# Maximun, minimum and inflection points of a function

The analysis of the functions contains the computation of its maxima, minima and inflection points (we will call them the relative maxima and minima or more generally the relative extrema). What do we mean by that? We can clearly see a change of slope at some given points. These changes are a consequence of the properties of the function and in particular of its derivative. We introduce now the conditions that we need to find and define the maxima, minima and the inflection points:

## Relative maximum

A relative maximum exists at point $a$ if

1. $f '(a) = 0$
2. $f ''(a) <0$

Note that the second derivative is evaluated at the point $a$ and needs to be strictly less than zero.

## Relative minimum

A relative minimum exists at a point $a$ if

1. $f '(a) = 0$
2. $f ''(a)>0$

Note that in this case, on the other hand, we need for the second derivative to be strictly negative in the point $a$.

The existence, then, of a relative extremum (maximum or minimum) is determined by the solution to the derivative and the sign of the second derivative.

## Inflection point

An inflection point exists at a point $a$ if

1. $\exists f '(a)$ (read: "it exists $f' (a)$" or $f (x)$ is differentiable at the point $a$)
2. $f ''(a) = 0$

The function $f(x)$ is:$$f(x)=x^3-4x+3$$ For the analysis of the function we need to calculate the possible extrema and inflection points. It will be useful to follow the following steps.

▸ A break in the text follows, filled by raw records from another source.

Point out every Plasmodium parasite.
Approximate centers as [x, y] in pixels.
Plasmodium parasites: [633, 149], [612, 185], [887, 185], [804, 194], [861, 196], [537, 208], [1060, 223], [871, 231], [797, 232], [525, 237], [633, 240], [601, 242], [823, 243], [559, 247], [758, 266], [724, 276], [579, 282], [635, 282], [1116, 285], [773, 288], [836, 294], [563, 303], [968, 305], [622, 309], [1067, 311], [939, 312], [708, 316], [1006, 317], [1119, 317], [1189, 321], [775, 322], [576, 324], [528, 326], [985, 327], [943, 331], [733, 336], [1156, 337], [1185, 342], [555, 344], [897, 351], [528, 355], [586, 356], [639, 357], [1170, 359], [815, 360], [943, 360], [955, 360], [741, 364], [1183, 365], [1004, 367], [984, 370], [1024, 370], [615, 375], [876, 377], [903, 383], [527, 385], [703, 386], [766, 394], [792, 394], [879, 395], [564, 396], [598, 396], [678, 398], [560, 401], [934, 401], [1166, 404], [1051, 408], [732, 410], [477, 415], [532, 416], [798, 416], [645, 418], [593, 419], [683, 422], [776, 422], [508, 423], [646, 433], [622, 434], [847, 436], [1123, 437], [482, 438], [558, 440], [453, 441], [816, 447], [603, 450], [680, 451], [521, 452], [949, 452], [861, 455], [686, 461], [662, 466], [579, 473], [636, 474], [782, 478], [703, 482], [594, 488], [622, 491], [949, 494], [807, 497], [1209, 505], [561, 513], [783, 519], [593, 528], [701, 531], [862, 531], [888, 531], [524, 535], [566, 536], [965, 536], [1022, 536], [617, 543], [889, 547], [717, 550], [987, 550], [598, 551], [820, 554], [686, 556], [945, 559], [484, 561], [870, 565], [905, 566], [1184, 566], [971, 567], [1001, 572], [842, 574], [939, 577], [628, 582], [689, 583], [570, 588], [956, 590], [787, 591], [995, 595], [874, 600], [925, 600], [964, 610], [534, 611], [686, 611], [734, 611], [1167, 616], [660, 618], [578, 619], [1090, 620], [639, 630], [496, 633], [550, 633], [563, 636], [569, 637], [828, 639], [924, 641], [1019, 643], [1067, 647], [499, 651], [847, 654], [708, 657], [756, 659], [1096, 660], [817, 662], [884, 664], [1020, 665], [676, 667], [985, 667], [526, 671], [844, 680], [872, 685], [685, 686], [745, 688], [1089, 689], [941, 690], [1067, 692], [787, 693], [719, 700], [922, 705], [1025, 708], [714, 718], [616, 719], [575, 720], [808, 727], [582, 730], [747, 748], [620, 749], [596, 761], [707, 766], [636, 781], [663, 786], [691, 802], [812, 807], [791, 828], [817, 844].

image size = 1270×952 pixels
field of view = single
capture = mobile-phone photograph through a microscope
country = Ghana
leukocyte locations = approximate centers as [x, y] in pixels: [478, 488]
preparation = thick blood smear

## Calculation of the relative extrema

1. We compute the derivative $$f'(x)=3x^2-4$$

2. We find the zeros of the function $$\displaystyle f'(x)=3x^2-4=0 \Rightarrow x=\left\{\begin{array} f\Big(\frac{2}{\sqrt{3}}\Big)=\frac{2\sqrt{3}}{3} \\ -\frac{2\sqrt{3}}{3} \end{array}\right.$$

3. We compute the second derivative of the function: $$\displaystyle f''(x)=6x \Rightarrow \left \{ \begin{array}{rl} f''\Big(\frac{2\sqrt{3}}{3}\Big)=4\sqrt{3} > 0 &\Rightarrow \mbox{ Minimum } \\ f''\Big(\frac{-2\sqrt{3}}{3}\Big)=4\sqrt{3} < 0 &\Rightarrow \mbox{ Maximum }\end{array}\right.$$

4. We compute the value of the function at each of the relative extrema: $$\displaystyle f(x)=x^3-4x+3 \Rightarrow \left\{\begin{array}{rl} f\Big(\frac{2 \sqrt{3}}{3} \Big)& \approx -0.08 \\ f\Big(-\frac{2\sqrt{3}}{3}\Big) &\approx 6.08\end{array}\right.$$ Therefore the extrema of the function are: Minimum $\displaystyle \Big(\frac{2\sqrt{3}}{3} , -0.08\Big)$ Maximum $\displaystyle \Big(-\frac{2\sqrt{3}}{3},6.08\Big)$

## Calculation of the inflection points

1. We consider the second derivative: $f''(x)=6x$
2. We compute the zeros of the second derivative: $f''(x)=6x=0 \Rightarrow x=0$
3. We replace the value into the function to obtain the inflection point: $f(0)=3$

And we can conclude that the inflection point is: $(0, 3)$